Thursday, 1 December 2011
After 18 months, Belgium will have a government again
I've specified 'male' because Iceland actually beat Belgium to the punch for the first gay leader of any sex – their openly lesbian Socialist Prime Minister Johanna Sigurdardottir was elected in 2009. In both countries the leader’s sexual orientation has been of little concern to the public or the media. In Belgium it is rarely ever mentioned, and in Iceland people were actually confused in 2009 when their PM’s sexual orientation received worldwide attention.
The sexual orientation of Di Rupo, also a Socialist, isn’t the only thing that makes him a different sort of politician. He is the son of Italian immigrants – a sizable population in Belgium’s Wallonia region who are descendants of the Italians who came to work in the mines in the early 20th century. This fact prompted one Belgian politician to say Di Rupo was evidence that the “American dream” is possible in Belgium.
He will also be the first non-Flemish prime minister in Belgium in three decades. It has been an unwritten rule that the prime minister must speak both Dutch and French, and since few Francophones speak Dutch (but most Dutch-speakers in Belgium speak French) this has meant the post has gone to a Fleming for the past 30 years. Di Rupo, the leader of Belgium’s Socialist party, speaks some Dutch but apparently not very well and with such a heavy French accent it's difficult to understand him. But he says an auditory disorder prevents him from being able to speak Dutch well, and that should not preclude him from being prime minister. His Francophone Socialist party won the largest share of votes in the 2010 Belgian election 535 days ago, making him the logical choice to become prime minister.
For 18 months the Flemish parties refused to budge on their demand for more autonomy, and the Walloon parties refused to allow the country to be further federalised. Neither side had enough of a majority to form a government on their own, so the only way to form a government was for them to come together in a coalition. Talks remained intractable until, in the end, the markets accomplished what the negotiations could not.
On Friday Belgium had its credit rating downgraded, with the agencies citing the uncertainties over the political situation and the country’s future as the reason. Belgium looked set to join the PIIGS. Suddenly on Saturday news came that, lo and behold, the negotiators had come to a hasty agreement! The timing was so absurd that when I heard the news I assumed it was a ruse, that they were pretending to have reached an agreement to avoid a bond run and buy more time.
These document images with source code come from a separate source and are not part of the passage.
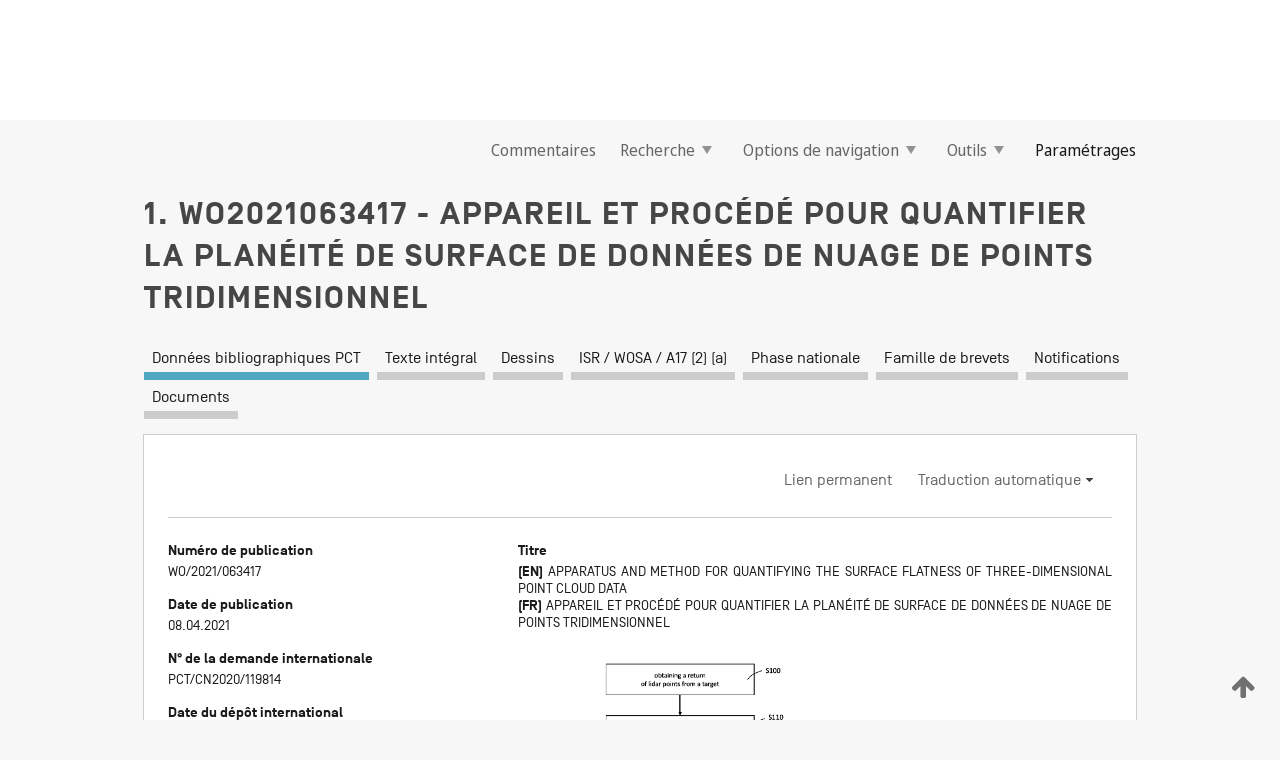

--- FILE ---
content_type: text/css
request_url: https://patentscope.wipo.int/search/javax.faces.resource/css/detail/WO2021063417.css?docId=WO2021063417
body_size: 53
content:
.detail-WO2021063417 {}

--- FILE ---
content_type: text/css
request_url: https://patentscope.wipo.int/search/javax.faces.resource/primefaces/timeline/timeline.css.xhtml
body_size: 725
content:
div.timeline-frame{position:relative;overflow:hidden}div.timeline-content{position:relative;overflow:hidden}div.timeline-axis{filter:alpha(opacity=60);-khtml-opacity:.6;-moz-opacity:.6;opacity:.6;border-width:1px;border-top-style:solid}div.timeline-axis-grid{border-left-style:solid;border-width:1px}div.timeline-axis-grid-minor{filter:alpha(opacity=30);-khtml-opacity:.3;-moz-opacity:.3;opacity:.3}div.timeline-axis-grid-major{filter:alpha(opacity=50);-khtml-opacity:.5;-moz-opacity:.5;opacity:.5}div.timeline-axis-text{padding:3px;white-space:nowrap}div.timeline-event{display:inline-block}div.timeline-event-selected{z-index:999}div.timeline-event.timeline-event-box{text-align:center;border-style:solid;border-width:1px;border-radius:5px;-moz-border-radius:5px}div.timeline-event.timeline-event-dot{border-style:solid;border-width:5px;border-radius:5px;-moz-border-radius:5px}div.timeline-event.timeline-event-range{border-style:solid;border-width:1px;border-radius:2px;-moz-border-radius:2px}div.timeline-frame div.timeline-event-dot-container{border:0}div.timeline-event-range-drag-left{cursor:w-resize;z-index:1000}div.timeline-event-range-drag-right{cursor:e-resize;z-index:1000}div.timeline-event-line{border-left-width:1px;border-left-style:solid}div.timeline-event-content{margin:5px;white-space:nowrap;overflow:hidden}div.timeline-groups-axis{border-width:1px}div.timeline-groups-axis-onleft{border-style:none groove none none}div.timeline-groups-axis-onright{border-style:none none none groove}div.timeline-groups-text{padding-left:10px;padding-right:10px}div.timeline-currenttime{background-color:#ff7f6e;width:2px}div.timeline-customtime{background-color:#6e94ff;width:2px;cursor:move}div.timeline-navigation-new,div.timeline-navigation-delete,div.timeline-navigation-zoom-in,div.timeline-navigation-zoom-out,div.timeline-navigation-move-left,div.timeline-navigation-move-right{cursor:pointer;float:left;padding:5px;text-decoration:none}div.timeline-navigation-new-line{border-right:dotted 1px}div.timeline-selectable div.timeline-event{cursor:pointer}div.timeline-selectable div.timeline-event-content{cursor:pointer}div.timeline-event-selected div.timeline-event-content{cursor:move}div.timeline-navigation-delete{padding:0 0 0 5px;background:url("/search/javax.faces.resource/timeline/deleteEvent.png.xhtml?ln=primefaces&v=6.1") no-repeat center;width:13px;height:13px}

--- FILE ---
content_type: text/css
request_url: https://patentscope.wipo.int/search/javax.faces.resource/css/detail/WO2021063417.css?P22-MKKECI-51565
body_size: 53
content:
.detail-WO2021063417 {}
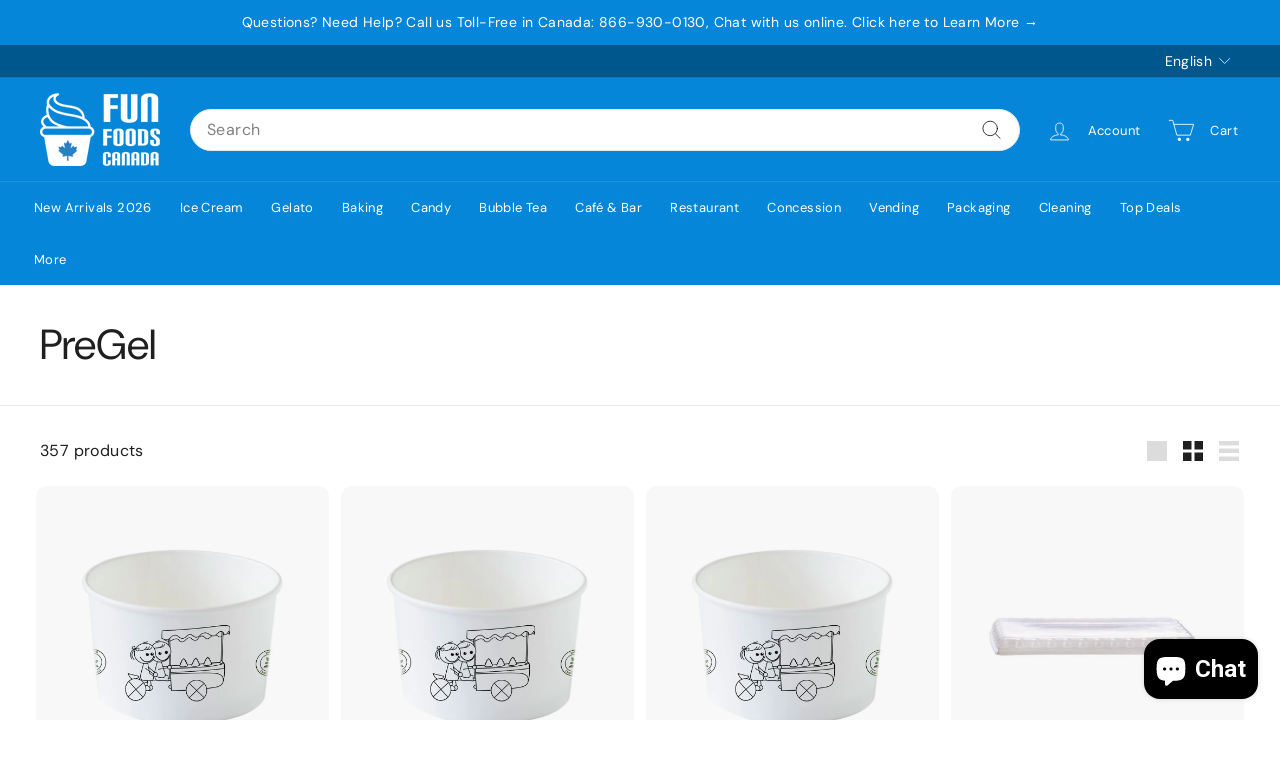

--- FILE ---
content_type: text/json
request_url: https://conf.config-security.com/model
body_size: 85
content:
{"title":"recommendation AI model (keras)","structure":"release_id=0x5c:2c:3d:2e:3d:3e:6e:72:5e:69:2e:31:70:4e:55:76:3d:62:2c:65:5d:71:36:26:6c:26:5d:74:3b;keras;8zxwggpchg6ooz9aaxlrl07n9lruxauzvh7lnuh00kqcpp49qfjtcxcsvpuoacm3i0lj3heu","weights":"../weights/5c2c3d2e.h5","biases":"../biases/5c2c3d2e.h5"}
But apparently the pressure of the downgrade put enough pressure on them that emergency talks were held and they agreed to a compromise. That compromise, of course, will only hold for maximum another 2.5 years until it’s time for the next election. And few here believe this hastily cobbled-together coalition won’t fall before then. But for now the emergency formation has worked. The yield on Belgian government bonds continues dropped from the alarming level of 6% down to 5% following the budget agreement.
But it really is testament to the power of the markets these days. Last month we saw that they have the power to make intractable governments fall when they achieved what democracy and common decency couldn’t and deposed Silvio Berlusconi. Now we see that they have the power to create governments as well! What will they do next?
The final reading of the 185-page deal was held today, with the new government expected to be sworn in Sunday or Monday. That will mean the Socialist Di Rupo will be able to keep the EU’s other two lonely Socialist leaders from Denmark and Austria company at next week’s European Council summit. They need all the company they can get. On Sunday, on the same day Di Rupo becomes prime minister, the Socialist government in Slovenia is certain to be voted out of office (they are already only a provisional government after the government collapsed in September).
But considering that the new Belgian government is actually a ‘grand coalition’ of almost all the parties in the country, it would be disingenuous to call it a Socialist government. It just happens to be led by a Socialist. The same is true of Austria. In fact the only real Socialist government in Europe is Denmark, where a coalition of the centre-left, far left and greens is ruling.